(Stored items)

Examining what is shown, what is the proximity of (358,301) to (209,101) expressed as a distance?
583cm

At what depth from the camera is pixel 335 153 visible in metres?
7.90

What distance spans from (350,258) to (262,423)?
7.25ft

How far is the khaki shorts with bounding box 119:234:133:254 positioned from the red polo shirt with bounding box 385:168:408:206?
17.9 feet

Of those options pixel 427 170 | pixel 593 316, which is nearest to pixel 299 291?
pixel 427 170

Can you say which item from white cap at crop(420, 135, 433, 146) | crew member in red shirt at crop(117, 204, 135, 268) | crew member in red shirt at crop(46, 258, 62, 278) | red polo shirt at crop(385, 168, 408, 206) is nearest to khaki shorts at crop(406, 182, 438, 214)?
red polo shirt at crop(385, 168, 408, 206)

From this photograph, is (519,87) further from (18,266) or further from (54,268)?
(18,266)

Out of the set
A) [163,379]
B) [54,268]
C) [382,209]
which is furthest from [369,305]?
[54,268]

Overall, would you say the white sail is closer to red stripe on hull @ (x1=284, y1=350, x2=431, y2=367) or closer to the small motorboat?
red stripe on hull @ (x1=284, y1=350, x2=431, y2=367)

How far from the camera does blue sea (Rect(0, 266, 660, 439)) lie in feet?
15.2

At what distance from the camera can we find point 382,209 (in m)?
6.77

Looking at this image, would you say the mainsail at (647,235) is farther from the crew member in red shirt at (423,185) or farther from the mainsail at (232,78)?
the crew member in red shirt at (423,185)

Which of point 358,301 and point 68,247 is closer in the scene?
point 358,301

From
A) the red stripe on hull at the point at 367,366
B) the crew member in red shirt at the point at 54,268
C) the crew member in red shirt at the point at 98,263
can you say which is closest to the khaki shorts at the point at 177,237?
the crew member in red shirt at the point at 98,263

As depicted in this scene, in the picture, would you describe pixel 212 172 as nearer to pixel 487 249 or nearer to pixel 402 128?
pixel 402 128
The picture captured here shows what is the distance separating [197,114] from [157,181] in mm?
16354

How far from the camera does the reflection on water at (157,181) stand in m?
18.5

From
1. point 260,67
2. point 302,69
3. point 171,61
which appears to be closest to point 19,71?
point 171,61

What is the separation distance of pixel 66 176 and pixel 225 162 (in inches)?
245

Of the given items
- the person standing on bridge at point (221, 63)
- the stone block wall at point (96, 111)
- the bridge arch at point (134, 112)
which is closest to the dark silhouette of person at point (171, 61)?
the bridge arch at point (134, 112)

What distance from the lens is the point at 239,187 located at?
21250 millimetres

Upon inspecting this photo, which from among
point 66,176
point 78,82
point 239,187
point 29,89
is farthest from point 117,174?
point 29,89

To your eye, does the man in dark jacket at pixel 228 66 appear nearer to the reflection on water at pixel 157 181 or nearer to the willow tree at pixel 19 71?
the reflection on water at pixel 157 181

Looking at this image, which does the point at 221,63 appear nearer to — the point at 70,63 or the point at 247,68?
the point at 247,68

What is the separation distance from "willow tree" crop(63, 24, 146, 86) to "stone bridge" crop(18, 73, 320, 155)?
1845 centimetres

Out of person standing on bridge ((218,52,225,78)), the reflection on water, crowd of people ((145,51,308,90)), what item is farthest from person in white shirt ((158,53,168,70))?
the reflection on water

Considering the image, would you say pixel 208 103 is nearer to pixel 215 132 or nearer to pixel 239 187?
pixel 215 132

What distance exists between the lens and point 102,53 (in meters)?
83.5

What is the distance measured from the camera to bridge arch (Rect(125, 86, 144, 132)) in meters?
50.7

### To be done
Switch every "khaki shorts" in the listing to "tan shorts", and leave everything else unchanged.

### The completed task
Examining what is shown, what is the proximity of (358,301) to (209,101) expressed as a distance?
583cm

At what depth from the camera is pixel 335 153 visible in metres?
7.90

What distance spans from (350,258) to (262,423)?
7.25ft

How far is the tan shorts with bounding box 119:234:133:254 positioned from the red polo shirt with bounding box 385:168:408:206?
17.9 feet

Of those options pixel 427 170 | pixel 593 316, which is nearest to pixel 299 291?
pixel 427 170

Can you say which item from white cap at crop(420, 135, 433, 146) | crew member in red shirt at crop(117, 204, 135, 268) | crew member in red shirt at crop(46, 258, 62, 278) | red polo shirt at crop(385, 168, 408, 206) is nearest to tan shorts at crop(406, 182, 438, 214)?
red polo shirt at crop(385, 168, 408, 206)

From this photograph, is (519,87) further from (18,266) or further from (54,268)?
(18,266)

Out of the set
A) [163,379]
B) [54,268]
C) [382,209]
which is furthest from [369,305]?
[54,268]

Overall, would you say the white sail is closer to red stripe on hull @ (x1=284, y1=350, x2=431, y2=367) or closer to the small motorboat?
red stripe on hull @ (x1=284, y1=350, x2=431, y2=367)

How far from the camera does blue sea (Rect(0, 266, 660, 439)) lie in feet?
15.2

At what distance from the camera can we find point 382,209 (in m)?
6.77

Looking at this image, would you say the mainsail at (647,235) is farther from the crew member in red shirt at (423,185) or farther from the mainsail at (232,78)?
the crew member in red shirt at (423,185)

Which of point 358,301 and point 68,247 is closer in the scene?
point 358,301

From
A) the red stripe on hull at the point at 367,366
B) the crew member in red shirt at the point at 54,268
C) the crew member in red shirt at the point at 98,263
can you say which is closest to the tan shorts at the point at 177,237?
the crew member in red shirt at the point at 98,263

As depicted in this scene, in the picture, would you describe pixel 212 172 as nearer to pixel 487 249 or nearer to pixel 402 128?
pixel 402 128
The picture captured here shows what is the distance separating [197,114] from [157,181] in mm?
16354

How far from the camera does the reflection on water at (157,181) stand in m?
18.5

From
1. point 260,67
2. point 302,69
3. point 171,61
which appears to be closest to point 19,71?
point 171,61

What is the separation distance of pixel 66 176 and pixel 225 162 (in inches)?
245

Of the given items
- the person standing on bridge at point (221, 63)
- the stone block wall at point (96, 111)
- the bridge arch at point (134, 112)
which is closest to the dark silhouette of person at point (171, 61)?
the bridge arch at point (134, 112)

What distance from the lens is the point at 239,187 located at?
21250 millimetres

Upon inspecting this photo, which from among
point 66,176
point 78,82
point 239,187
point 29,89
is farthest from point 117,174?
point 29,89

To your eye, does the man in dark jacket at pixel 228 66 appear nearer to the reflection on water at pixel 157 181 or nearer to the willow tree at pixel 19 71?
the reflection on water at pixel 157 181

Looking at this image, which does the point at 221,63 appear nearer to — the point at 70,63 or the point at 247,68?
the point at 247,68

What is the separation distance from "willow tree" crop(63, 24, 146, 86) to "stone bridge" crop(18, 73, 320, 155)?
1845 centimetres

Out of person standing on bridge ((218,52,225,78)), the reflection on water, crowd of people ((145,51,308,90)), what item is farthest from person in white shirt ((158,53,168,70))?
the reflection on water

Considering the image, would you say pixel 208 103 is nearer to pixel 215 132 or nearer to pixel 239 187?
pixel 215 132

What distance exists between the lens and point 102,53 (in meters)?
83.5

What is the distance measured from the camera to bridge arch (Rect(125, 86, 144, 132)) in meters?
50.7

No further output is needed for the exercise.